Ma combattere l'inflazione a spese della crescita a breve termine è una strategia efficace? Se lo è chiesto Alexis Bienvenu, gestore di La Financière de l'Echiquier, dopo che il presidente americano, Joe Biden, il segretario di Stato, Janet Yellen, e il presidente della Fed, Powell, ovvero tutta l'amministrazione statunitense, si sono dimostrati sempre più disposti, nelle ultime settimane, ad assumersi il rischio di una recessione indotta volontariamente da un rialzo dei tassi.La Fed si sta, quindi, assumendo il rischio di una recessione, negando di volerla, e riconoscendo di avere poco potere per influenzare la parte più visibile dell'inflazione. "Il rischio è duplice: non solo quello di una recessione dovuta alla restrizione delle condizioni finanziarie ma, nel peggiore dei casi, quello di una recessione senza effetti diretti sui prezzi dei beni di prima necessità", ha spiegato Bienvenu. E il mercato ha visto giusto: dopo aver raggiunto un picco al 3,50% circa per il decennale Usa poco prima dell'audizione di Powell, il tasso è sceso al 3% circa alla fine della settimana (al 3,2% il 27 giugno), riflettendo i timori di un rallentamento dell'economia. I mercati dei tassi prevedono un'inversione addirittura della politica monetaria, con un taglio dei tassi già nella prima metà del 2023. Per la Fed la stabilità dei prezzi è "il fondamento dell'economia" e quindi il fondamento di un mercato del lavoro in condizioni ottimali. Inoltre, Powell, che di solito accompagna le sue giustificazioni con delle considerazioni sociali, ha aggiunto che l'inflazione colpisce più duramente le famiglie meno abbienti. È quindi urgente combatterla, qualunque ne sia il motivo. "Paradossalmente, affrontarla a costo di una recessione sarebbe l'unico modo per raggiungere a lungo termine il duplice mandato della Fed: stabilità dei prezzi e massima occupazione, anche se nel breve i termini si contrappongono", ha continuato il gestore di La Financière de l'Echiquier.
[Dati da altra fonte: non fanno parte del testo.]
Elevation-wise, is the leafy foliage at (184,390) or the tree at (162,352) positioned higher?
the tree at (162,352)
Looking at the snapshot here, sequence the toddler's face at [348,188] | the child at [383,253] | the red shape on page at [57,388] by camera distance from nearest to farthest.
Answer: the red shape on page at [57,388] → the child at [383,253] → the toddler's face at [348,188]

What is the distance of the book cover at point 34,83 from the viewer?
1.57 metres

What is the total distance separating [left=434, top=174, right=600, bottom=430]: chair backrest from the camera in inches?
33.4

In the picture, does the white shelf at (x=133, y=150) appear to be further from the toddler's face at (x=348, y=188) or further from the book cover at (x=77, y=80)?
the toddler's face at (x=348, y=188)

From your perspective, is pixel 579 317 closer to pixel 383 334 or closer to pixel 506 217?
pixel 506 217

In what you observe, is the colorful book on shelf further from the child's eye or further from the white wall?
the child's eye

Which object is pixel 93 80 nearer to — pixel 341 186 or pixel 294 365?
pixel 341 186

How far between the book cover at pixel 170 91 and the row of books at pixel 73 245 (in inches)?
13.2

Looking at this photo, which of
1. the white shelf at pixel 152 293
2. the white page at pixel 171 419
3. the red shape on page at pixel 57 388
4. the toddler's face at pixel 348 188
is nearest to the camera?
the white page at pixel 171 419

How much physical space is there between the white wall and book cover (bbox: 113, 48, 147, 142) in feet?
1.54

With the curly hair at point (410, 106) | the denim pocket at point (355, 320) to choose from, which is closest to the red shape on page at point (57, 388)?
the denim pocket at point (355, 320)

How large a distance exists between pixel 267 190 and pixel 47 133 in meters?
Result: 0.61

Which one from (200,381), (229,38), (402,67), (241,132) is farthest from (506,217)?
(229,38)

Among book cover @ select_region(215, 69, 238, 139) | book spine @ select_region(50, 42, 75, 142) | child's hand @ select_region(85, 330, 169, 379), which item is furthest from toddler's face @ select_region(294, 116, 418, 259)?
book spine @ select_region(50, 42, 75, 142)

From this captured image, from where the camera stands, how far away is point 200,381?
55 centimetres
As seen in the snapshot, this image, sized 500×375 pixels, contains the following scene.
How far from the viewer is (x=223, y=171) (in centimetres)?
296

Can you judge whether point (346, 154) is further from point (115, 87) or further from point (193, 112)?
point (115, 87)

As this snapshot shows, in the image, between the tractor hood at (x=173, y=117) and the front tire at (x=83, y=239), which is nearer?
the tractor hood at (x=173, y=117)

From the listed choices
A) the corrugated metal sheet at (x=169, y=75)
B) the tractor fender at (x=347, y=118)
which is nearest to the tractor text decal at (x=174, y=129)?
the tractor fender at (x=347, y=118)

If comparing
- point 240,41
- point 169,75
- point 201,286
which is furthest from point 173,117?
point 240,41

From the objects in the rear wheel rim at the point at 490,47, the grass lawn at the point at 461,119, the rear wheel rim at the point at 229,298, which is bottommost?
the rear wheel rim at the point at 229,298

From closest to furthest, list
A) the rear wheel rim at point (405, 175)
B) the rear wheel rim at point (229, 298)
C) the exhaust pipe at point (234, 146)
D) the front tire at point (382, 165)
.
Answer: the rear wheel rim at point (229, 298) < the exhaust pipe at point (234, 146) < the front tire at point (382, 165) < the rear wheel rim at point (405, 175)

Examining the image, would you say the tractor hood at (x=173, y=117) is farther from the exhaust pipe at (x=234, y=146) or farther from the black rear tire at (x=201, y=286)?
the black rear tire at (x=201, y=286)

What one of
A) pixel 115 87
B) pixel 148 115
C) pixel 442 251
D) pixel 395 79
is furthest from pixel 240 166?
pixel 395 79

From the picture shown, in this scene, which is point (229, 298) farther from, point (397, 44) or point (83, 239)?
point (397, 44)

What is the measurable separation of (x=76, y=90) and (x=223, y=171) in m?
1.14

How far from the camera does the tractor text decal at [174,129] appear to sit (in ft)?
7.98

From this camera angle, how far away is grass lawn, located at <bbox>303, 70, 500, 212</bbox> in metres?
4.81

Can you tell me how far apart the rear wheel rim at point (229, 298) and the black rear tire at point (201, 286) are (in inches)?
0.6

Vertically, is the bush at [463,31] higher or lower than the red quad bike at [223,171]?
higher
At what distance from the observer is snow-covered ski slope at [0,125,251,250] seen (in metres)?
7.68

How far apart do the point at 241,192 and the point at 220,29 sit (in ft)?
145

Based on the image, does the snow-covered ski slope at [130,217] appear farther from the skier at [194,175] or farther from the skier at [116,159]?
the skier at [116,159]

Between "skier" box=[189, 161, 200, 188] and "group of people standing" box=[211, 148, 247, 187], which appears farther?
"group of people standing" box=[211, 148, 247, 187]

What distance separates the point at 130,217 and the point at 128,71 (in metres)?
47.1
Detto questo, secondo il gestore, "il rischio per la Fed deve essere riconsiderato: è forse meno acuto di quanto si possa temere. Infatti, se una recessione dovesse verificarsi nei prossimi mesi, cosa ancora non certa, i danni potrebbero essere relativamente contenuti. In primo luogo, le quotazioni in borsa sono già diminuite notevolmente e scontano una recessione moderata. Inoltre, le banche centrali disporranno di un nuovo margine di manovra per tornare a essere più accomodanti e il sistema bancario non dovrebbe essere colpito per primo. Niente di simile, quindi, al crollo del sistema finanziario del 2008, per esempio. Infine, i risparmi delle famiglie, qualora ne dispongano, sono piuttosto elevati e potrebbero fungere da paracadute mentre le aziende non presentano un indebitamento eccessivo", ha analizzato Bienvenu. Pertanto, anche se accecata dall'inflazione la Fed dovesse commettere un errore nella sua politica monetaria, "l'attuale lungimiranza dei mercati potrebbe contribuire a mitigarne le conseguenze. Al contrario, se oggi la Fed è nel giusto con la sua visione di lungo periodo, i timori attuali dei mercati sarebbero eccessivamente orientati al breve termine. In ogni caso, la lungimiranza di uno dei due compenserà in parte la cecità dell'altro", ha concluso Bienvenu. (riproduzione riservata)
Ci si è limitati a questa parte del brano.